Some studies, such as “Repurposing antivirals as prospective treatments for SARS-CoV-2: From SARS to COVID-19” (Gómez-Ros, López-Agudelo, & Ramrez-Malule, 2020), make this point explicitly. It appeared to be a general tendency, thus older coronavirus research will receive a lot of new attention in 2020, but more evidence is needed to corroborate this. Three coronavirus illnesses have been identified as having a major impact on humans. Other coronaviruses are harmless to humans or exclusively infect a few animal species. Despite the possibility that prior coronavirus research will become more valuable in 2020, there is little evidence that interest in SARS and MERS research has increased as a result of COVID-19. Even though the outcome was widely expected, a favorable finding would empirically confirm the significance of continuous research into diseases linked to prospective pandemics. The article examined the problem and compares the present academic influence of COVID-19 research to previous coronavirus research to determine their current relative value. It’s unclear whether older coronavirus studies might have a greater impact.

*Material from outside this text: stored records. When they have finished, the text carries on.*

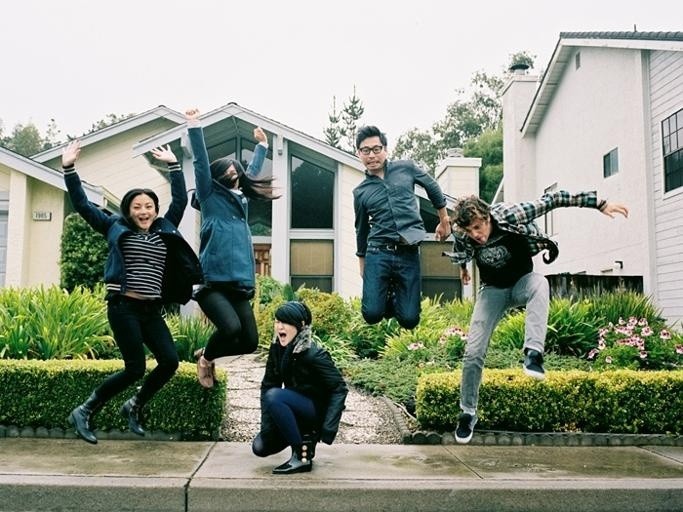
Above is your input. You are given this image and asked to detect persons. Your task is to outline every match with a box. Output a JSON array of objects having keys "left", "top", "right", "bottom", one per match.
[
  {"left": 250, "top": 301, "right": 348, "bottom": 475},
  {"left": 437, "top": 188, "right": 633, "bottom": 443},
  {"left": 184, "top": 106, "right": 282, "bottom": 386},
  {"left": 351, "top": 125, "right": 452, "bottom": 329},
  {"left": 58, "top": 138, "right": 207, "bottom": 445}
]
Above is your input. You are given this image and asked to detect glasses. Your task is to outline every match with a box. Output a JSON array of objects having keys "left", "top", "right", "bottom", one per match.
[{"left": 359, "top": 146, "right": 384, "bottom": 155}]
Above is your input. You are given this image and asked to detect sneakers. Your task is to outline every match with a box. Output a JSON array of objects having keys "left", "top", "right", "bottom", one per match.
[
  {"left": 193, "top": 348, "right": 215, "bottom": 388},
  {"left": 455, "top": 414, "right": 479, "bottom": 443},
  {"left": 522, "top": 347, "right": 545, "bottom": 378}
]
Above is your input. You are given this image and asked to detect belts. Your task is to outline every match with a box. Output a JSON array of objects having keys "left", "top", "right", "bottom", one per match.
[{"left": 379, "top": 244, "right": 413, "bottom": 251}]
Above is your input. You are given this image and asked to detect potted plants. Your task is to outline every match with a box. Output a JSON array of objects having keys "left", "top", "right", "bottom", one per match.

Some bibliometric studies have looked at the impact of coronavirus research, primarily focusing on the number and types of articles indexed in important scholarly databases. Because coronaviruses come in a variety of forms and can be the center of a publication or be less vital to a research endeavor, each study has operationalized its sample in different ways, and there is no singular method that everyone agrees on. All appear to have been created in 2020 as part of COVID-19. SARS, MERS, and COVID-19 publications were examined in a previous bibliometric analysis till March 25, 2020. For each disease, similar document types were produced, the volume of SARS and MERS research had declined with time, while COVID-19 research had received more citations (higher field normalized citation counts). This study used an all-encompassing search method, resulting in the discovery of 7,272 SARS records and 2,199 MERS materials (Hu, Chen, et al., 2020). As a result, research that is related to the three diseases but is not particularly about them may dominate this analysis.

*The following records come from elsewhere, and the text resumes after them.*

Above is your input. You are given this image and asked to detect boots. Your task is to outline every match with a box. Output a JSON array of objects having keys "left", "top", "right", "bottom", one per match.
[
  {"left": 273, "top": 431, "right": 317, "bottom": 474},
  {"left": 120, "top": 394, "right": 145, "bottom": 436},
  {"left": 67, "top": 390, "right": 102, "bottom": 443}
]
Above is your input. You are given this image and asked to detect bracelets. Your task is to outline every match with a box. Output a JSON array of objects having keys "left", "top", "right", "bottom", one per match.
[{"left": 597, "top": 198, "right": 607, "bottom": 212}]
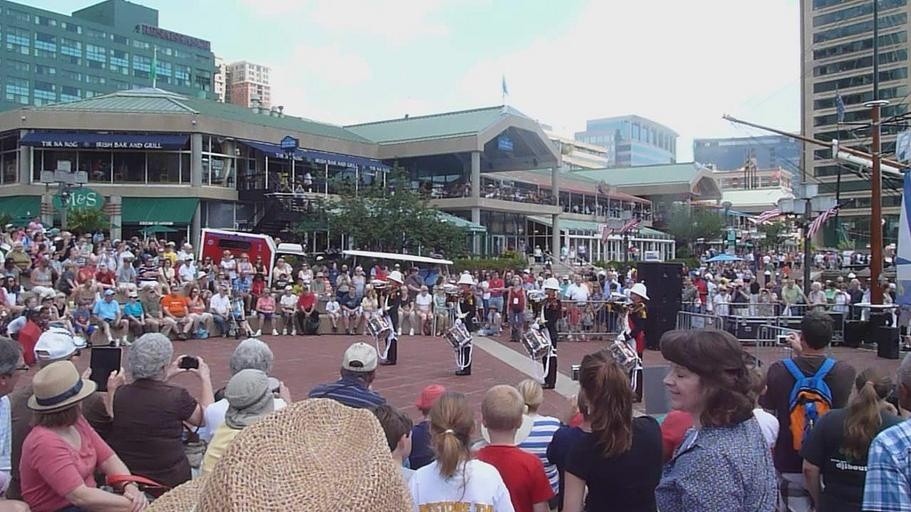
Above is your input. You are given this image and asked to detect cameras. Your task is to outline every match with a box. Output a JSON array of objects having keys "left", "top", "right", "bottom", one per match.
[
  {"left": 776, "top": 335, "right": 790, "bottom": 345},
  {"left": 179, "top": 355, "right": 197, "bottom": 370}
]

The findings suggest that, for the first time, previous SARS and MERS studies received significant new attention in April–May 2020, almost definitely as a result of the new COVID-19 study. Nonetheless, past SARS and MERS research had significantly less academic effect than publications from 2020 that examined or contextualized prior SARS and MERS research in the context of COVID-19, at least as measured by Mendeley reader counts. This problem does not appear to have been looked into for other diseases in the same group. While studies of SARS and MERS have influenced COVID-19 research, this has happened disproportionately through new articles that have established explicit links to COVID-19 or translated SARS and MERS research into COVID-19 implications. This emphasizes the need of translating research.

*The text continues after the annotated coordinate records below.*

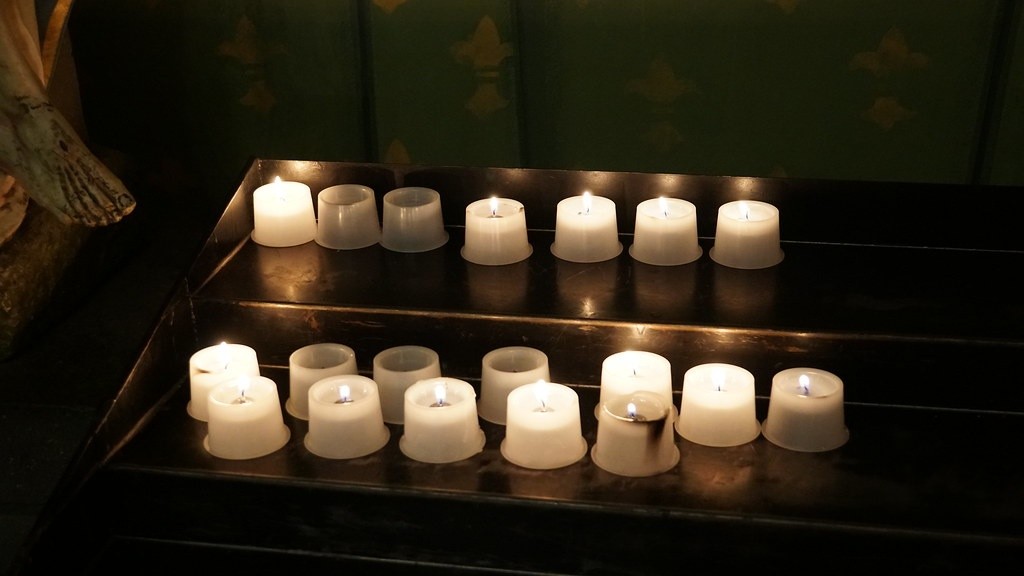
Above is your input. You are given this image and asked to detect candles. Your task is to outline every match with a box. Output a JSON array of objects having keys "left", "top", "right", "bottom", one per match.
[
  {"left": 760, "top": 367, "right": 851, "bottom": 453},
  {"left": 284, "top": 343, "right": 359, "bottom": 422},
  {"left": 459, "top": 196, "right": 536, "bottom": 268},
  {"left": 591, "top": 349, "right": 681, "bottom": 478},
  {"left": 674, "top": 362, "right": 761, "bottom": 448},
  {"left": 628, "top": 193, "right": 706, "bottom": 267},
  {"left": 499, "top": 380, "right": 589, "bottom": 470},
  {"left": 550, "top": 188, "right": 626, "bottom": 265},
  {"left": 304, "top": 374, "right": 392, "bottom": 460},
  {"left": 477, "top": 347, "right": 550, "bottom": 425},
  {"left": 251, "top": 180, "right": 314, "bottom": 249},
  {"left": 399, "top": 375, "right": 487, "bottom": 464},
  {"left": 186, "top": 339, "right": 292, "bottom": 460},
  {"left": 371, "top": 344, "right": 442, "bottom": 424},
  {"left": 316, "top": 183, "right": 377, "bottom": 250},
  {"left": 378, "top": 186, "right": 450, "bottom": 252},
  {"left": 708, "top": 199, "right": 786, "bottom": 271}
]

The findings confirm that previous SARS and MERS research is relevant for the COVID-19 scholarship, as expected. According to the Mendeley readership data, research analyzing SARS and MERS studies for COVID-19 is very valuable in academia. It is, on average, more widely read than the previous main studies that support it. This also shows that Mendeley reader counts understate the academic influence of pre-COVID-19 coronavirus research because published scholars prefer to read the interpretive articles rather than the original studies. The findings suggest that in the future, when new diseases that are variations of recognized diseases occur, the findings should be taken into account. Prioritizing the publication of evaluations of previous research and interpreting it in the context of the new condition may be necessary.

Reference

Chahrour, M., Assi, S., Bejjani, M., Nasrallah, A. A., Salhab, H., Fares, M., & Khachfe, H. H. (2020). A bibliometric analysis of Covid-19 research activity: A call for increased output. Cureus, 12(3).

Hamidah, I., Sriyono, S., & Hudha, M. N. (2020). A bibliometric analysis of Covid-19 research using VOSviewer. Indonesian Journal of Science and Technology, 5(2), 34–41.